Excited to know about Employee Listening Strategy
How to Unleash the Power of Mind?
How to Overcome Challenges for Remote Workers
The Ultimate Guide to the Performance Appraisal
More recently, organizations have effectively utilized employee feedback to craft hybrid working strategies or to discover the sentiment about return-to-office approaches. Uber is a prime example, where employee feedback guided their decisions about how to structure their hybrid working model. Similarly, an African insurance business used employee feedback to inform its decision to continue allowing employees to work remotely.
In this article, we explain five approaches you can adopt to implement your employee feedback strategy.
Contents
What is employee feedback and why is it important?
The challenges with employee feedback strategies
5 approaches toward employee feedback and Listening
Deciding on the best feedback approach for your organization.
What is employee feedback and why is it important?
Employee feedback can be defined as an employee’s ability to authentically and safely express their views and provide suggestions to influence decisions at work. Employees who feel heard are 4.6 times more likely to perform their best work, and 89% of HR leaders agree that regular and open feedback contributes to achieving organizational performance and outcomes.

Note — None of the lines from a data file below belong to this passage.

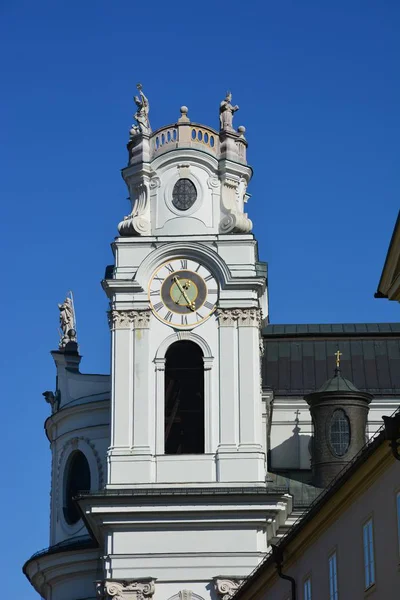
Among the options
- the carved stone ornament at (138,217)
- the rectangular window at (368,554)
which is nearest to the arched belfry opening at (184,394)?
the carved stone ornament at (138,217)

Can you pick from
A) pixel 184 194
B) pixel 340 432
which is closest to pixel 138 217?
pixel 184 194

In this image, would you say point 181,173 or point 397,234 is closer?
point 397,234

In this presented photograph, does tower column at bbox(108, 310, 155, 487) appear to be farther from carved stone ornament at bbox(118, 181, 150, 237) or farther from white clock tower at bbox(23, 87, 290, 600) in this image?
carved stone ornament at bbox(118, 181, 150, 237)

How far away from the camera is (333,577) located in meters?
27.4

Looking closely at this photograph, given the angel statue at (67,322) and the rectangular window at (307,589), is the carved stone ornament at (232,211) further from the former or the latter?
the rectangular window at (307,589)

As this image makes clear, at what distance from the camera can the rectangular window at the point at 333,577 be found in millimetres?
27234

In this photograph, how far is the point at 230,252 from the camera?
47.4 metres

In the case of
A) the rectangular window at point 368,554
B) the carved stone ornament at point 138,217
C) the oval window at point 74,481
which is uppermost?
the carved stone ornament at point 138,217

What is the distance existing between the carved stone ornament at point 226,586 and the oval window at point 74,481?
8267 mm

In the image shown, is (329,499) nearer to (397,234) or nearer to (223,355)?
(397,234)

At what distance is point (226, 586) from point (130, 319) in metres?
8.62

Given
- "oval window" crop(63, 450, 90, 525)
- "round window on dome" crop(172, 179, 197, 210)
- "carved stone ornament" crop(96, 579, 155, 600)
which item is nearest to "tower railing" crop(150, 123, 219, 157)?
"round window on dome" crop(172, 179, 197, 210)

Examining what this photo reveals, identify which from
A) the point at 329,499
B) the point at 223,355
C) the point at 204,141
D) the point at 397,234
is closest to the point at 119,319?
the point at 223,355

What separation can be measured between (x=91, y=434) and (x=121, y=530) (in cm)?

A robust employee feedback strategy can increase employee levels of collaboration, increase employee engagement, and improve innovation. Employee feedback is also an important building block to establish a culture of trust, transparency, and a leadership philosophy that encourages co-creation through debate.
However, many organizations still struggle to leverage the benefits of employee feedback strategies. The Workforce Institute surveyed 4,000+ employees across 11 countries and found that a staggering 86% of employees don’t feel all people are equally heard. This has damaging consequences for inclusion and culture, and instead of encouraging trust, it negatively influences organizational morale and climate. Some leaders are not open to employee feedback, with a CEO recently referring to it as “going to the dentist and getting a root canal.” Employee Feedback Strategy: High Tech 5 Approaches.

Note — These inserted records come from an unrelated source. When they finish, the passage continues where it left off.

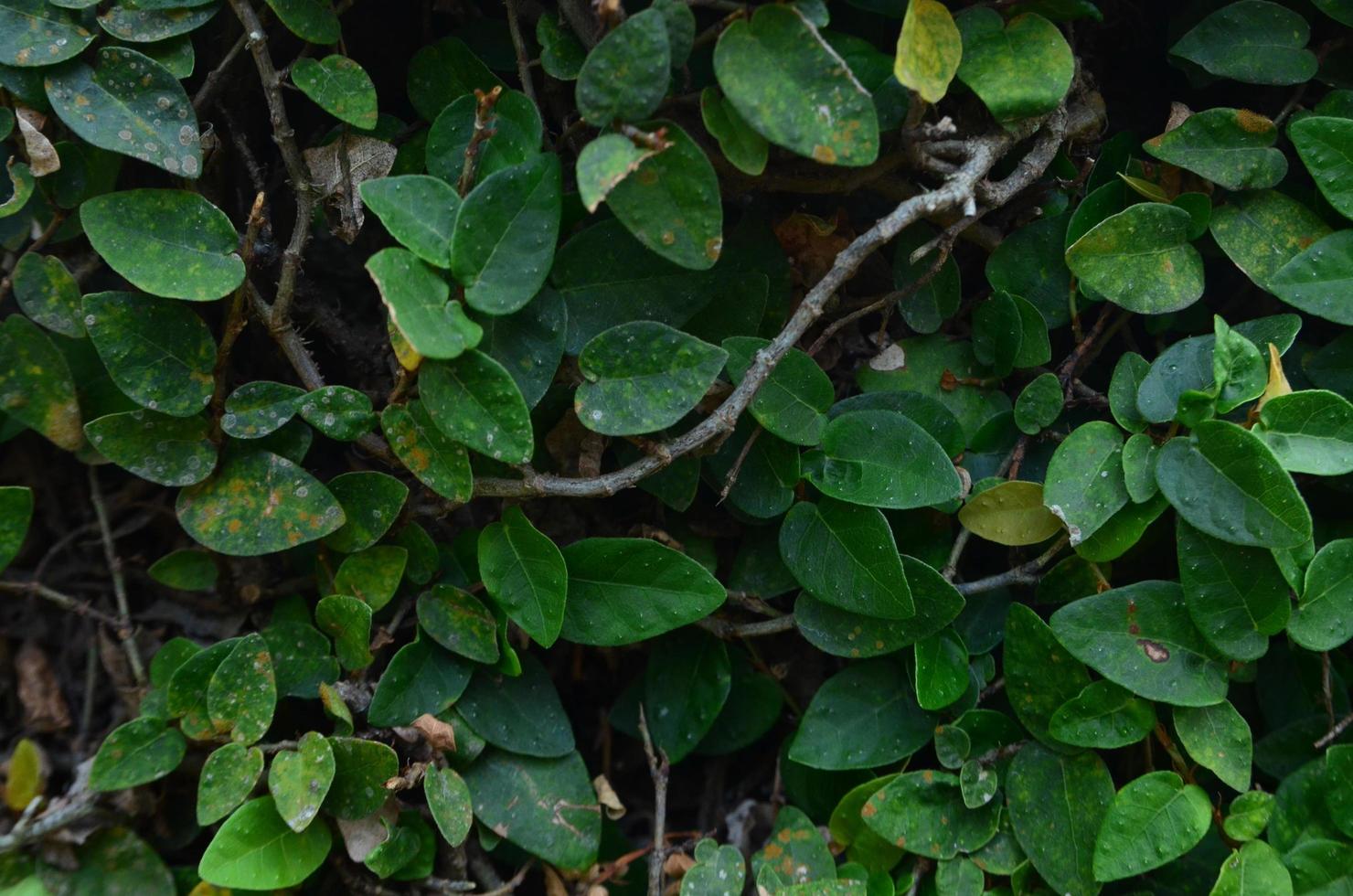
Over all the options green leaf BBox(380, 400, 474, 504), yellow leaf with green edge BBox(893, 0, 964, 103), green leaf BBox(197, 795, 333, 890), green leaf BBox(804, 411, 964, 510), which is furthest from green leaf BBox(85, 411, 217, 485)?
yellow leaf with green edge BBox(893, 0, 964, 103)

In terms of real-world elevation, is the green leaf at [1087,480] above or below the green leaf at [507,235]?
below

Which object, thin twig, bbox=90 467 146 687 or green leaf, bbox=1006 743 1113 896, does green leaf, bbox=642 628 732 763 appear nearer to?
green leaf, bbox=1006 743 1113 896

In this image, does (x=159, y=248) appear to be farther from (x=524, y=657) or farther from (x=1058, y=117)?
(x=1058, y=117)

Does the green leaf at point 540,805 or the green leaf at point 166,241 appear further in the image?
the green leaf at point 540,805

The challenges with employee feedback strategies
Even though the challenges with employee feedback strategies are numerous and well-studied, we can group most of the challenges into four distinct categories:
1. Employees do not feel safe enough to speak up
Authentic employee feedback can only happen in an environment where employees feel safe and do not fear the consequences of sharing a contrasting perspective.
Often, organizations send out surveys as a way to “fix their culture”. Yet, this feedback is inauthentic and can do more harm than good. We have also seen serious situations of employees being victimized for speaking up. These included the sexual harassment incidents at Uber or the events at spaceX when employees spoke up about the actions of Elon Musk at Twitter.
Employee feedback strategies cannot be the well know magic bullet to fix toxic cultures and account for bad leadership behavior. A foundation of mutual respect, trust, and dignity needs to exist for any employee feedback strategy to be effective. Feedback should never exist in isolation. A robust employee feedback strategy always forms part of the overarching people strategy in a meaningful way. Employee Feedback Strategy: High Tech 5 Approaches.
2. Feedback does not lead to action
An often-cited criticism around employee feedback is that organizations spend so much time gathering it, yet once they receive the feedback, they’re unable to turn it into meaningful action. Collecting feedback is not about the data dashboard or report with the red, yellow, and green risk indicators but should be about what you do with the insights.
A CEO of a multi-national employee engagement listening platform business confessed in an interview that most of their clients do not even make feedback results available to managers. Furthermore, they also don’t provide managers with access to survey results and the individualized recommended actions that the algorithm is able to provide to them to act upon the feedback for their own teams.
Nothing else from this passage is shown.